The following are some frequency allocations used in Australia:
AM broadcast 531
kHz to 1602 kHz in 9 kHz steps
AM narrowcast 1611, 1620, 1629, 1638 up to 1701 kHz approx
FM narrowcast 87.5 to 87.9 MHz approx
FM broadcast 88.1 to 107.7 MHz in 200 kHz steps
Apart from a few modern receivers designed specifically for quality AM reception, older transistor radios often perform better than newer models for long-distance AM reception.
However performance of all receivers can be improved by constructing a directional loop antenna (pictured below). One is described elsewhere on this website.
Those interested in long-distance FM can improve reception by building or buying a directional beam antenna (shown below). This should be connected to the receiver's antenna terminals.

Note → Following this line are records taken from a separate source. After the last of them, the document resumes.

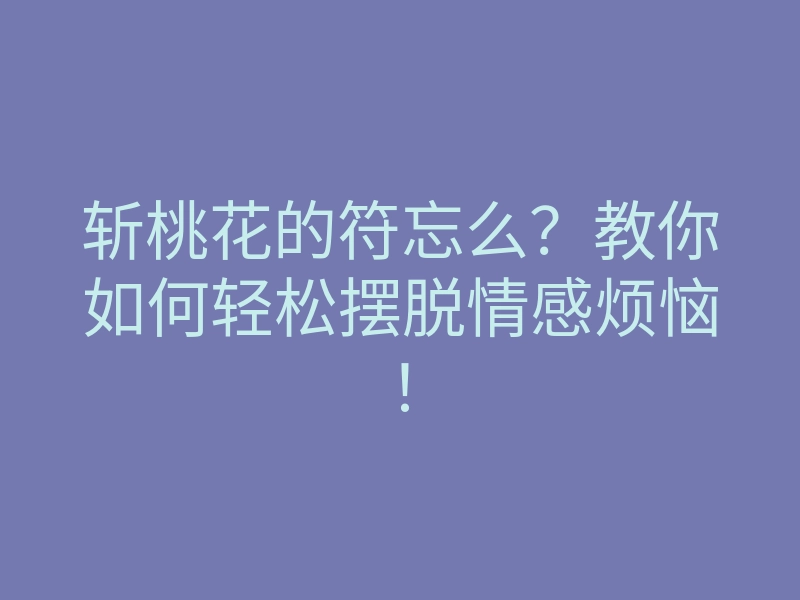 斩桃花的符忘么?教你如何轻松摆脱情感烦恼!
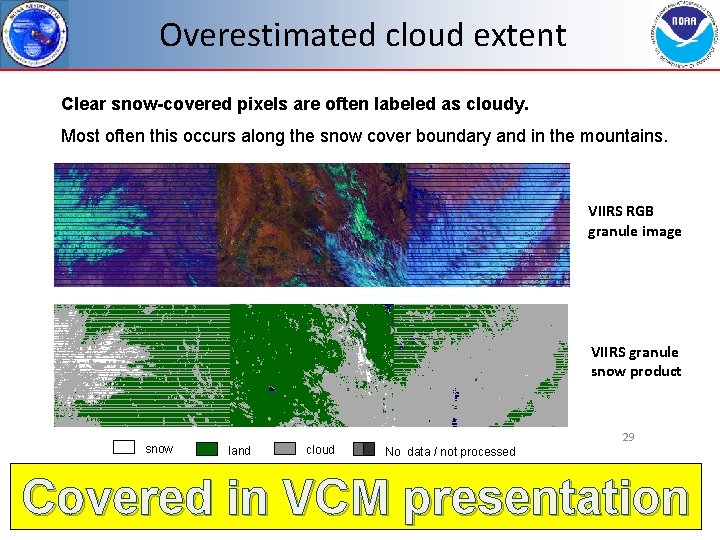 Overestimated cloud extent Clear snow-covered pixels are often labeled as cloudy. Most often this
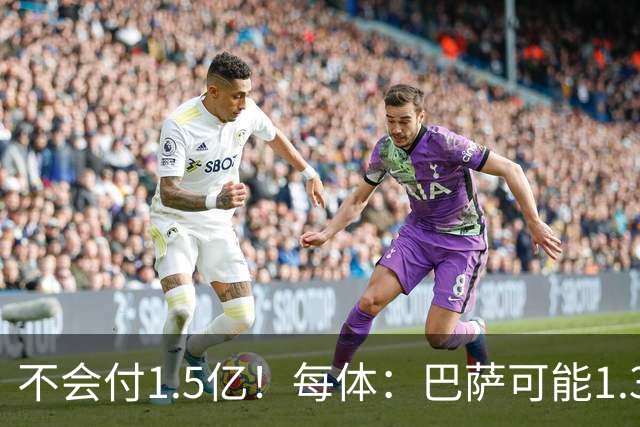 不会付1.5亿！每体：巴萨可能1.3亿报价小蜘蛛 马竞目前仍坚持5亿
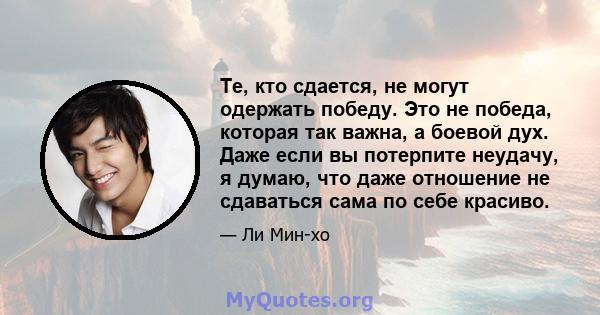 Те, кто сдается, не могут одержать победу. Это не победа, которая так важна, а боевой дух. Даже если вы потерпите неудачу, я думаю, что даже отношение не сдаваться сама по себе красиво.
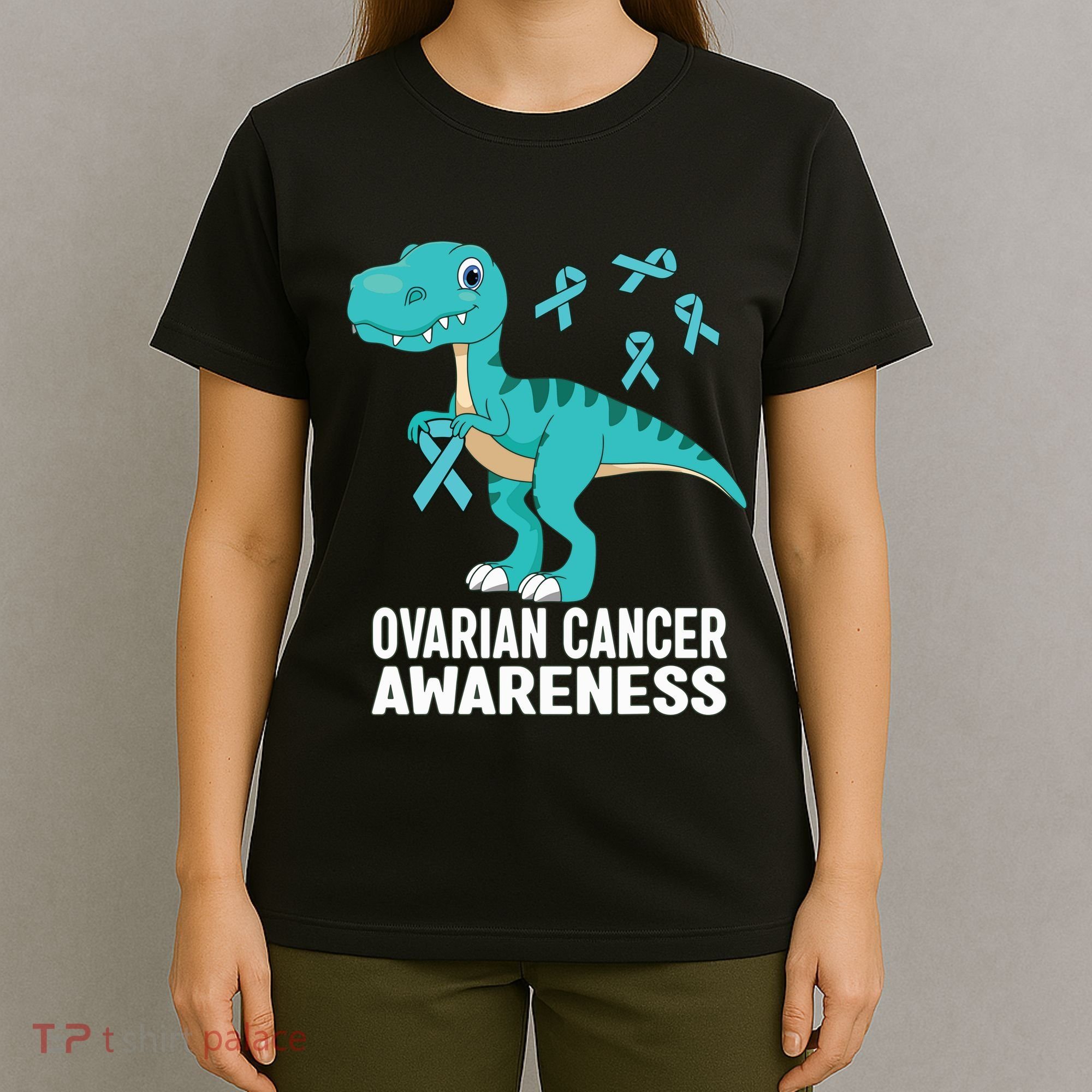 Ovarian Cancer Awareness Teal Ribbon Dinosaur Women T-Shirt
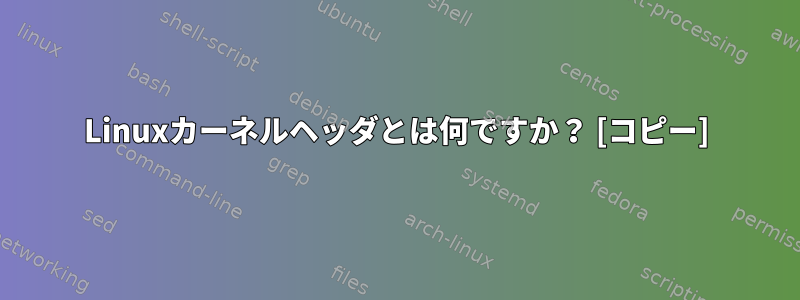 Linuxカーネルヘッダとは何ですか？ [コピー]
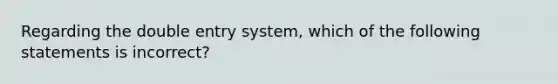 Regarding the double entry system, which of the following statements is incorrect?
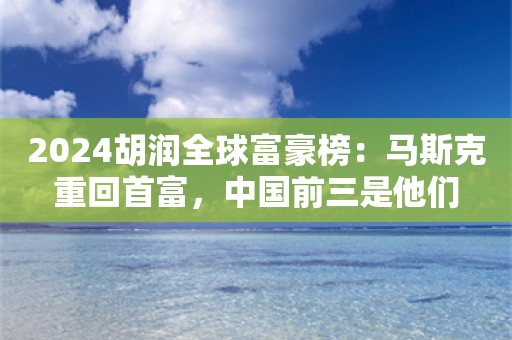 2024胡润全球富豪榜：马斯克重回首富，中国前三是他们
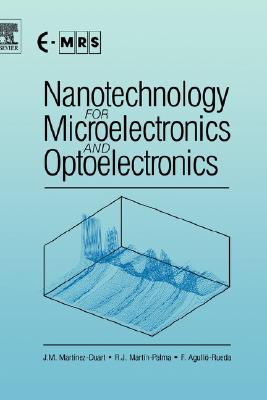 Nanotechnology for Microelectronics and Optoelectronics (Nanophotonics)
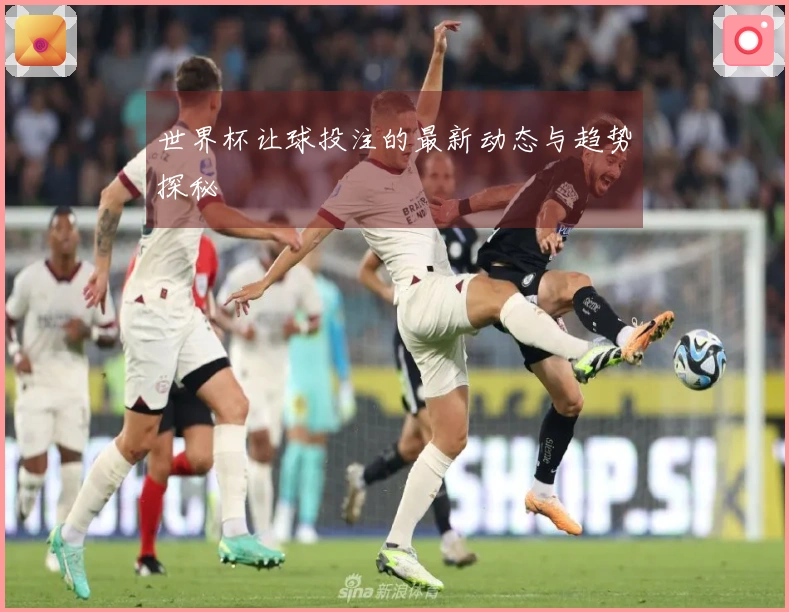 世界杯让球投注的最新动态与趋势探秘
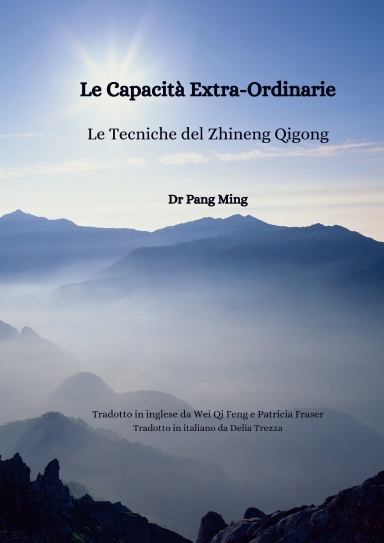 LE CAPACITA’ EXTRA-ORDINARIE - Le Tecniche della Scienza del Zhineng Qigong
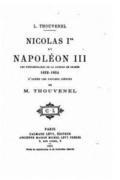 Nicolas Ier et Napol�on III, les pr�liminaires de la guerre de Crim�e, 1852-1854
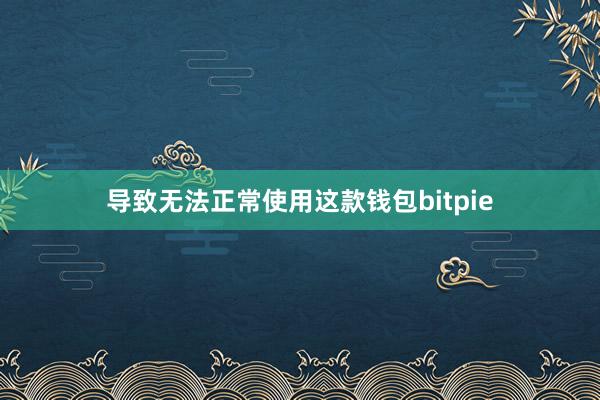 导致无法正常使用这款钱包bitpie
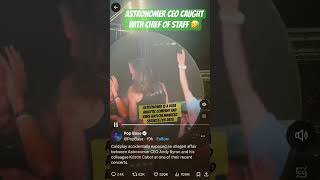Astronomer CEO caught With Chief Of Staff At ColdPlay Concert #coldplay #astronomer #ceo
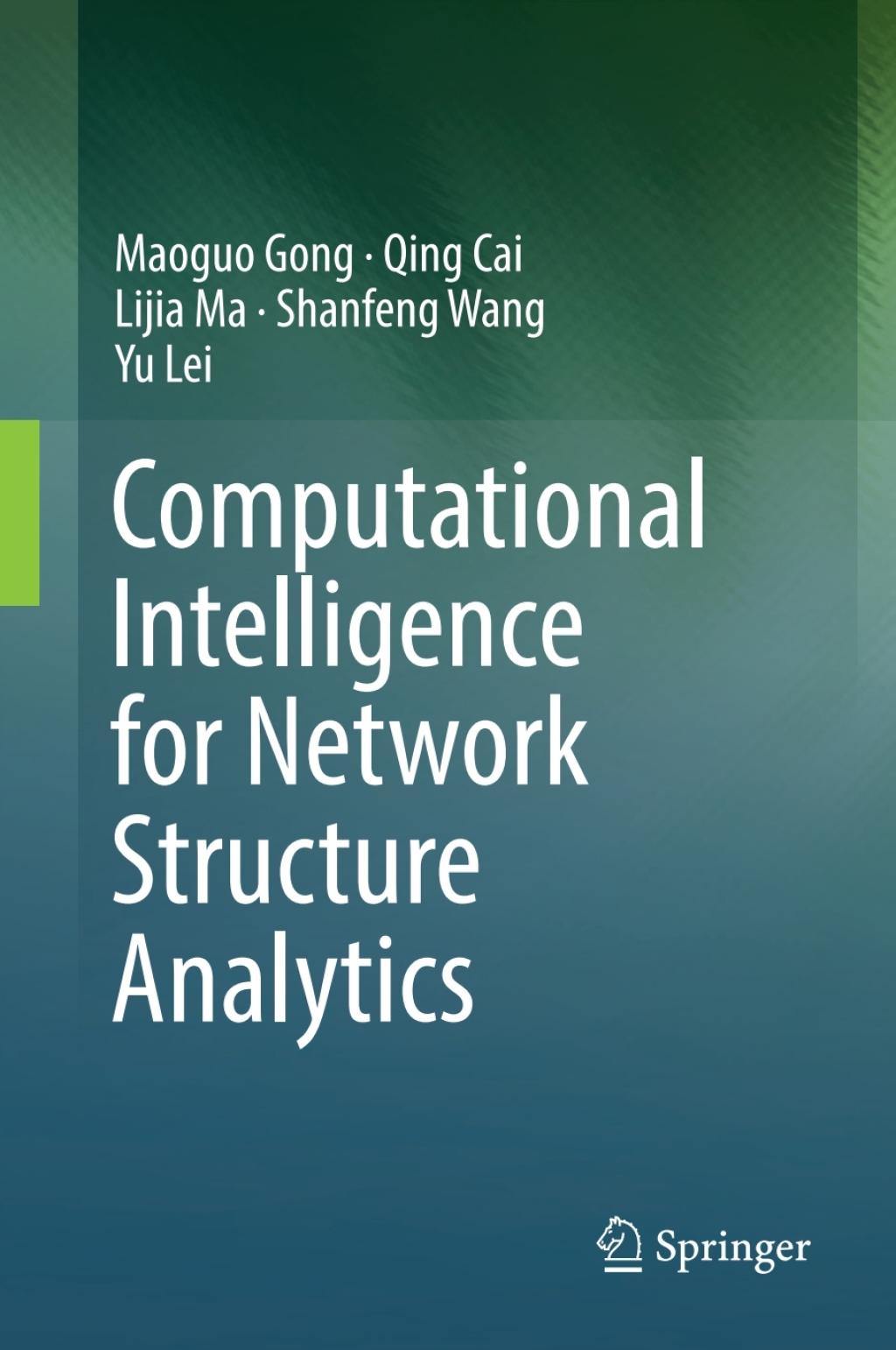 Computational Intelligence for Network Structure Analytics (eBook)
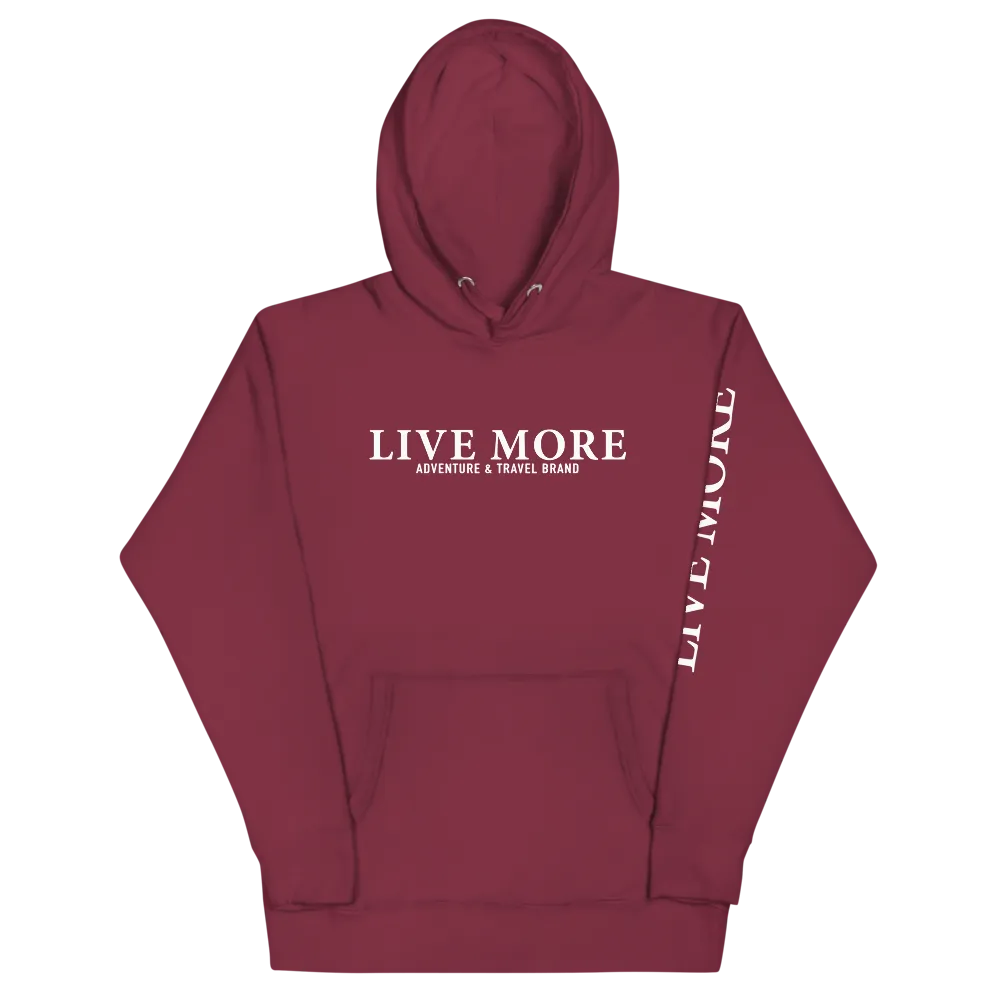 Premium Live More Unisex Hoodie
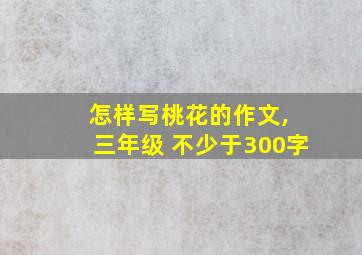 怎样写桃花的作文, 三年级 不少于300字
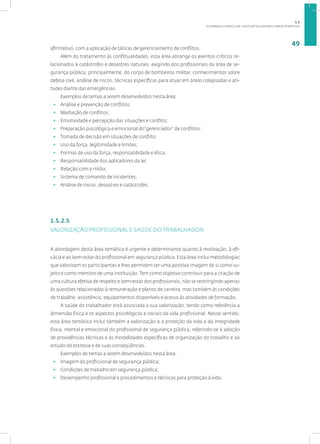 A DINÂMICA CURRICULAR: EIXOS ARTICULADORES E ÁREAS TEMÁTICAS
49
afirmativo, com a aplicação de táticas de gerenciamento de conflitos.
Além do tratamento às conflitualidades, esta área abrange os eventos críticos re-
lacionados à catástrofes e desastres naturais, exigindo dos profissionais da área de se-
gurança pública, principalmente, do corpo de bombeiros militar, conhecimentos sobre
defesa civil, análise de riscos, técnicas específicas para atuar em áreas colapsadas e ati-
tudes diante das emergências.
Exemplos de temas a serem desenvolvidos nesta área:
• Análise e prevenção de conflitos;
• Mediação de conflitos;
• Emotividade e percepção das situações e conflito;
• Preparação psicológica e emocional do“gerenciador” de conflitos;
• Tomada de decisão em situações de conflito;
• Uso da força, legitimidade e limites;
• Formas de uso da força, responsabilidade e ética;
• Responsabilidade dos aplicadores da lei;
• Relação com a mídia;
• Sistema de comando de incidentes;
• Análise de riscos, desastres e catástrofes.
1.5.2.5
VALORIZAÇÃO PROFISSIONAL E SAÚDE DO TRABALHADOR
A abordagem desta área temática é urgente e determinante quanto à motivação, à efi-
cácia e ao bem-estar do profissional em segurança pública. Esta área inclui metodologias
que valorizam os participantes e lhes permitem ter uma positiva imagem de si como su-
jeito e como membro de uma instituição. Tem como objetivo contribuir para a criação de
uma cultura efetiva de respeito e bem-estar dos profissionais, não se restringindo apenas
às questões relacionadas à remuneração e planos de carreira, mas também às condições
de trabalho, assistência, equipamentos disponíveis e acesso às atividades de formação.
A saúde do trabalhador está associada a sua valorização, tendo como referência a
dimensão física e os aspectos psicológicos e sociais da vida profissional. Nesse sentido,
esta área temática inclui também a valorização e a proteção da vida e da integridade
física, mental e emocional do profissional de segurança pública, referindo-se à adoção
de providências técnicas e às modalidades específicas de organização do trabalho e ao
estudo do estresse e de suas conseqüências.
Exemplos de temas a serem desenvolvidos nesta área:
• Imagem do profissional de segurança pública;
• Condições de trabalho em segurança pública;
• Desempenho profissional e procedimentos e técnicas para proteção à vida;
1.5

Because FM transmissions take place in the VHF band, a hilltop location will bring in the distant signals, with the main challenge in densely populated areas being able to
separate two stations on the one frequency.
Demonstrations of AM and FM broadcast listening
These videos show scans of the 531 - 1700 kHz AM band and the 88 - 108 MHz FM band. The first two are from home, where I'm using a rotatable loop antenna.
Some of the others are from beaches and hills around Melbourne, Australia, although in one case I'm using a kite-supported antenna in a nearby park.
They show what can be heard on cheap, consumer grade equipment.
Low frequency listening
Lower in frequency than the AM broadcast band is the low frequency (or long wave) band. The main use for this part of the spectrum in Australia is aircraft navigation beacons (NDBs),
which transmit in the 200 to 480 kHz range. These beacons transmit their callsign (which is a two or three letter abbreviation of their location) in slow morse code, with a few transmitting
voice weather information in AM. Hundreds of beacons are active; during a recent evening listening test in suburban Melbourne, some eighty were heard, some as far away as Kalgoorlie
and Mt Isa, with just a small ferrite rod loopstick as an antenna. More recently some have shut down. However there are some new users of the LF and MF bands, with radio amateurs
recently gaining allocations around 135 and 472 kHz.
Demonstrations of low frequency listening
These videos show reception of scans of NDB and amateur stations on frequencies below 500kHz. I'm using a home-made upconverter that shifts LF signals to a segment above 4 MHz. This converter
contains a ferrite rod which operates as a directional receiving antenna. The videos include reception of amateurs and NDB beacons, some of which have ceased transmitting.